Before I knew it, Nancy and I were off for a month-long trip to Europe. We were traveling just the way we traveled when we met two years earlier in Venice—hitchhiking. One evening, we found ourselves knocking on the door of a home belonging to people we did not know. They opened the door, smiled at us, and said, “Welcome, you’ve arrived.” This is an interesting greeting, considering that they did not know us or know that we were coming! We were ushered into a living room filled with people sitting on the floor, chairs, and couches. We were about to listen to a lecture from a professor of theoretical physics from Massachusetts Institute of Technology on quantum mechanics and its relationship to God.

That was the first moment of my life in which I realized that a person does not have to be stupid to believe in God. After the lecture, someone came up to Nancy and me and asked me how we had come to L’Abri. I asked him what L’Abri was. He said, “This is L’Abri.” He was quite amazed that we had come to this place without knowing what it was. We had no idea that we were standing in the living room of a Christian community whose purpose was to reach young people who were struggling with questions about the meaning of life. My questions were not stupid questions to the people at L’Abri. As far as they were concerned, my questions were what life is all about.

At a certain point, someone came over to me and asked if he could read something to me from the Bible. When I said, “Go ahead,” he read to me words about a man who was beaten and bloodied. He read to me about a man who had nothing attractive about him. He read to me about a man who was despised and rejected. He read to me about a man who was filled with sorrow and grief. He read to me about a man who was wounded and crushed for our sins. He read to me about a lamb that was led to the slaughter. He read to me about a man whose life was an offering for sin. He read to me about a man who bore the sins of many.

My response was rage. It was a rage that deepened with every verse that was read. I thought, How dare he read to me, a Jew, about his New Testament Gentile deity? I told him, in no uncertain terms, what I thought. He never said a word to me. He simply handed me the Bible from which he had just read.

The instant I saw the name at the top of the page, was the instant that my life was changed forever. The name was Isaiah, the great Old Testament prophet. Looking at his name, I felt as if I had died. I knew that Isaiah had lived over seven hundred years before Jesus. In the time it takes to scream, I realized this prophet was speaking of Jesus. I felt as if someone had stabbed me through and through. I knew in that instant that everything I had been wondering about, everything regarding life and death, meaning and purpose, was about to be answered by this Galilean carpenter. His name had been my favorite curse. Now it was to become to me that Name which is above every name. I had been captured by Christ.

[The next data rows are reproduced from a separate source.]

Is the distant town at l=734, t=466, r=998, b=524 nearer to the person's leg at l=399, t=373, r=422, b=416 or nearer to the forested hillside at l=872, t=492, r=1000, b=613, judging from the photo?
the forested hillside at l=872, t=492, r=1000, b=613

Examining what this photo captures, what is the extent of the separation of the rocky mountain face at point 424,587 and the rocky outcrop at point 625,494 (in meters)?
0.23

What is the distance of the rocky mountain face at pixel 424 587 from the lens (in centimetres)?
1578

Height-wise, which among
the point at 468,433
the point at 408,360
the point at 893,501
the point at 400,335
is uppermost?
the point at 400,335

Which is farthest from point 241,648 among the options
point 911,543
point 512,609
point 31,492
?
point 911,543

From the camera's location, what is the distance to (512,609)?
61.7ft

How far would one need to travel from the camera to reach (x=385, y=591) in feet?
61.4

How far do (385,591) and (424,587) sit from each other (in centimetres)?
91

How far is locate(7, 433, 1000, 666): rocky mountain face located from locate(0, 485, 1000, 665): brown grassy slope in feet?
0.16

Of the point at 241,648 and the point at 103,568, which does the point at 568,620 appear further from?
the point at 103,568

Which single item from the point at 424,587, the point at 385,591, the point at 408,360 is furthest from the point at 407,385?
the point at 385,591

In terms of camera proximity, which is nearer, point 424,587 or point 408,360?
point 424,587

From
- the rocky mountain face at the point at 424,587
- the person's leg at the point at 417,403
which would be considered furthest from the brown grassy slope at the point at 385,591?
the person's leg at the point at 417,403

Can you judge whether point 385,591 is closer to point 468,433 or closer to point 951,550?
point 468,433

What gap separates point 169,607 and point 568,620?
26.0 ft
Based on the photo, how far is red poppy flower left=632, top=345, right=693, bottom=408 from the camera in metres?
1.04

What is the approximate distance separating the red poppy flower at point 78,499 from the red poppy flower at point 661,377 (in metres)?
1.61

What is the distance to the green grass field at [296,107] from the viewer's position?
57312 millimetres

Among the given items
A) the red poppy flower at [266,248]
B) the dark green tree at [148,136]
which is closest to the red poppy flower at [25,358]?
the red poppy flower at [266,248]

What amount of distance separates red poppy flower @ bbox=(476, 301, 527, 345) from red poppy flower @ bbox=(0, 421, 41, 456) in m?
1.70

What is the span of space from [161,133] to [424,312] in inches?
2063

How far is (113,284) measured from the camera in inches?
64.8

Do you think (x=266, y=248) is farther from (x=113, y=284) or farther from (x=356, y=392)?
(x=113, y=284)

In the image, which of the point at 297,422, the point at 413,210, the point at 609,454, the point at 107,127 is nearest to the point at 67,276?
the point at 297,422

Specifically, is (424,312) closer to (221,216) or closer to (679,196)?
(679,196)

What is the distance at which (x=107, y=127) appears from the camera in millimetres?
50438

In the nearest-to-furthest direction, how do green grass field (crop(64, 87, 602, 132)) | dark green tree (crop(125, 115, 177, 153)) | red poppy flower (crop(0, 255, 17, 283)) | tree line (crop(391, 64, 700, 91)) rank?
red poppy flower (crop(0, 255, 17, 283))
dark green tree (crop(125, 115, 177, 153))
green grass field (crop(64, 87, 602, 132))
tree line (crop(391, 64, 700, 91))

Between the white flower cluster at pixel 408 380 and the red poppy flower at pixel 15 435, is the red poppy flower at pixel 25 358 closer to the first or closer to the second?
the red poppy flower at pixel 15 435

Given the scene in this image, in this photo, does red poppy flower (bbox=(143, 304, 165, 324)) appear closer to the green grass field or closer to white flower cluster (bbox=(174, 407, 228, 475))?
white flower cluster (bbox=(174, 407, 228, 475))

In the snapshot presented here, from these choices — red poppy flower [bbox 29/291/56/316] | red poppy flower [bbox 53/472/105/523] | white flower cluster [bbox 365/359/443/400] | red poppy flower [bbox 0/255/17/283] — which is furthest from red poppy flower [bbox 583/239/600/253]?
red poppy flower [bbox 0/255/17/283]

I was now at the place where I could see. I could see that life was not in partying. I could also see that life was not in academic accomplishment and a successful psychotherapy career. Life was to be found in this Galilean whose voice spanned the ages and reached, two thousand years later, into my heart. If I had known these words concerning Jesus much earlier, I certainly would have pondered them: He is to be “appointed for the rise and fall of many in Israel.” I did not know if I was rising, or falling, or just spinning madly out of control. What I knew was this: Jesus has the answer about life, and if I want to know it, I must surrender my life completely to Him.

That is what I did in the time between reading the name Isaiah, and lifting my eyes from that page. I was now in contact with the God of Israel; the God of Abraham, Isaac, Jacob, and Richard. This wandering Jew had come home.

Take-Charge Action Initiatives
  1. What place does God have in your life?


  2. Is there anything that you think is stupid about believing in God?


  3. Are there any aspects about Christianity that bring you to rage?


  4. Have you ever committed your life to Jesus? If not, why not, and what can you do about it?